EXTRACT TO READ
----------
Solar energy projects are
grinding to a halt in the US amid investigation into parts from China
By
Ella Nilsen,
CNN
Fri May 6, 2022
Racking systems to hold solar panels sit
empty on top of an old strip mine in Portage, Pennsylvania, on Monday,
April 25.The fallout from a trade probe is rippling through the US
solar industry, delaying projects and threatening to slow the
renewable energy transition.
The Commerce Department
launched the probe in March into whether four countries in
Southeast Asia that supply about 80% of US
solar panels and parts -- Cambodia, Malaysia, Thailand and
Vietnam -- are using components from China that should be subject to
US tariffs.
The fallout within the industry has
been significant.
A
survey in late April by the Solar Energy Industries Association,
a non-profit trade association, found 318 solar projects in the US
had already been delayed or canceled, and several CEOs told CNN they
expect more to follow. Industry leaders fear the probe could also
have a devastating impact on the solar workforce.
The Commerce Department has defended it as
a transparent and necessary process, but several solar industry
experts and executives told CNN it has also essentially frozen most
solar imports into the US because of the threat of steep,
retroactive tariffs.
"With this administration and this much
support, we're in a position where we're going to be laying off
people in the renewables industry," George Hershman, CEO of
utility solar contractor SOLV Energy, told CNN. "While you say all
those things we agree with, we're getting crushed because we
literally can't buy a module today. It's so frustrating."
The investigation was launched after one
small US-based company, Auxin Solar, filed a complaint in
February. Auxin CEO Mamun Rashid told CNN that the complaint "was
existential" for his company.
"When prices of finished panels from
Southeast Asia come in below our bill of materials cost, American
manufacturers cannot compete," Rashid said, adding that "if foreign
producers are circumventing U.S. law and causing harm to U.S.
producers like Auxin Solar, it needs to be addressed."
Rashid told CNN it's "lamentable" that
frustration is aimed at his company, rather than the "foreign
suppliers" that he says are circumventing US law. Rashid also noted
that Auxin is "here and can quickly scale up to meet needs of
utilities within 2 to 3 quarters if we have the purchase order
today."
----------
LISTING

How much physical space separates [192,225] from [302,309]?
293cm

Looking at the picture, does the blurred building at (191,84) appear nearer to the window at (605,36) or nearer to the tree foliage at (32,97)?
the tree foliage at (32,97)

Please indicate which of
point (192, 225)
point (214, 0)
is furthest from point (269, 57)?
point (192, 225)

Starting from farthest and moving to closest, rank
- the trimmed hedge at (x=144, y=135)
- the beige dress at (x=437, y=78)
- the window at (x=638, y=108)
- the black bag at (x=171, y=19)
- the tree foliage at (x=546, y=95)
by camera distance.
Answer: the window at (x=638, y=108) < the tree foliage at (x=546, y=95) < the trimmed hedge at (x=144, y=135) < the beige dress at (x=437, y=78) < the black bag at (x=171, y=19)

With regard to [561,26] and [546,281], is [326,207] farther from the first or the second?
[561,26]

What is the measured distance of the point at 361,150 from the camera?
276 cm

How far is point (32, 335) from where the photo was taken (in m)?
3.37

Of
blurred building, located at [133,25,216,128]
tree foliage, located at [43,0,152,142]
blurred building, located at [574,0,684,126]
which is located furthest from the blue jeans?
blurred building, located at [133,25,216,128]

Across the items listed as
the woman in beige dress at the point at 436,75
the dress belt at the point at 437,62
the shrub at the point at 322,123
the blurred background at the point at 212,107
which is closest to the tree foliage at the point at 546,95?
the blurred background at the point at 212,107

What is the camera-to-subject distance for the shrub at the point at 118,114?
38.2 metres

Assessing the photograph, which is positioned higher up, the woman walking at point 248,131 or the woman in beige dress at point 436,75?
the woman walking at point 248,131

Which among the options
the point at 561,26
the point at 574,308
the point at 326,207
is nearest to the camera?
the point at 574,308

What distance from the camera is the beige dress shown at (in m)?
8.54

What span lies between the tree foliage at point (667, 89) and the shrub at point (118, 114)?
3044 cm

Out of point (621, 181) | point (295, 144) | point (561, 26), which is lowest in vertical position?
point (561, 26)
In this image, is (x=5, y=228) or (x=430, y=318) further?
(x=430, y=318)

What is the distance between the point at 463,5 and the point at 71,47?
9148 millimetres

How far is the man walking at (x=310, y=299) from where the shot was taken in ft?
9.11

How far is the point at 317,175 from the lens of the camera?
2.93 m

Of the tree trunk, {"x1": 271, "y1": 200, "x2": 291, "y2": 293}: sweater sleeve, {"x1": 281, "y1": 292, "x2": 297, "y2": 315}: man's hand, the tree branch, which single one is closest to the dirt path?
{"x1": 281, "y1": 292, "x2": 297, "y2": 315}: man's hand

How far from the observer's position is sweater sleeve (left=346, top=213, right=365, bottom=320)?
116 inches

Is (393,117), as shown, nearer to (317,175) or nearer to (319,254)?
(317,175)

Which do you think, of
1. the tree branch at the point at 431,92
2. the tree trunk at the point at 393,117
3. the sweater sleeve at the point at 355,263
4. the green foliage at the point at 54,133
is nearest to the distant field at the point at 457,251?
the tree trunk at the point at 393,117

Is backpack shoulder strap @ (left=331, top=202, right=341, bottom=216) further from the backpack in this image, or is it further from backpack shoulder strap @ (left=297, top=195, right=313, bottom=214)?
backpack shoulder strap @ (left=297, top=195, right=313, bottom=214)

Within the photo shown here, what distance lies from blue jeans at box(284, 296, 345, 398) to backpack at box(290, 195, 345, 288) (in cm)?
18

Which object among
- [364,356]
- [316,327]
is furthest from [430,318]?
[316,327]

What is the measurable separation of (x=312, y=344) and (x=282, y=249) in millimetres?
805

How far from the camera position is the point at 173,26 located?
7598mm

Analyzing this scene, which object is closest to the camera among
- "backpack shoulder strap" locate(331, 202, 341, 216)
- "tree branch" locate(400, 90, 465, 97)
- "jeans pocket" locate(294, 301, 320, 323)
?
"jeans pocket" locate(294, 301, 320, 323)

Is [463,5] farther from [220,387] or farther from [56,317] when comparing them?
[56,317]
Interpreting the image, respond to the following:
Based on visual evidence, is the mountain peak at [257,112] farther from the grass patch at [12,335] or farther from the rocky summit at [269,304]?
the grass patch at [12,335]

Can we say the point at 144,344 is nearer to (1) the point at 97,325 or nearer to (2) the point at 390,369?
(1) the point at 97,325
----------
STATED EXERCISE
Write the next part of the article on the US solar trade probe, starting after its last sentence. The lines are separate from the article on the solar trade probe.

EXERCISE OUTPUT
Solar industry leaders have been
communicating with the Commerce Department and have also
communicated their concerns about the probe to Biden's top climate
officials -- including McCarthy and US Climate Envoy John Kerry -- a
person familiar with the conversations said.
"The administration has been in touch with
and is engaging with all kinds of solar stakeholders including the
trade associations but also labor, communities, and NGOs," a White
House official told CNN.
'The worst moment'
The Commerce probe comes on the heels of
last year's ban on solar panels and parts that were suspected of
having links to forced labor in China's Xinjiang Province.
The Department of Homeland Security
directed US Customs and Border Protection to issue a Withhold
Release Order, which banned imports made by Chinese company Hoshine
Silicon Industry Co., after the government alleged the company uses
forced Uyghur labor.
"Obviously, the industry absolutely needed
to address any concerns about forced labor, but the implementation
of that [order] was far from smooth," Solar Energy Industries
Association President Abigail Ross Hopper told CNN.
At ports around the country, CBP agents
seized and detained any solar products they suspected had links to
Hoshine, unless companies could prove they did not.
US Customs and Border Protection
statistics provided to CNN note the agency detained 734 shipments
valued at $246 million, which the agency said is just 1.86% of the
total value of all solar imports into the United States. But
Hershman said the order ultimately led to a chilling effect across
the industry, where companies withheld shipments for fear of being
caught in an overly broad net at US ports.
"If you have materials detained, you don't
want to ship more," Hershman said.
Electricians with IBEW Local 3 install solar
panels on top of the Terminal B garage at LaGuardia Airport in
November 2021.
Solar CEOs and industry analysts told CNN
that while the CBP order was eventually resolved with a good outcome
for the industry, the impact of the Commerce investigation is like
whiplash.
"Solar is a big mess right now," said
Marcelo Ortega, an analyst for Rystad. "This seems to be the worst
moment for this to happen."
This year was supposed to be a banner
year for US solar growth. Independent energy research firm Rystad
estimated the US would add another 27 gigawatts of solar energy
this year.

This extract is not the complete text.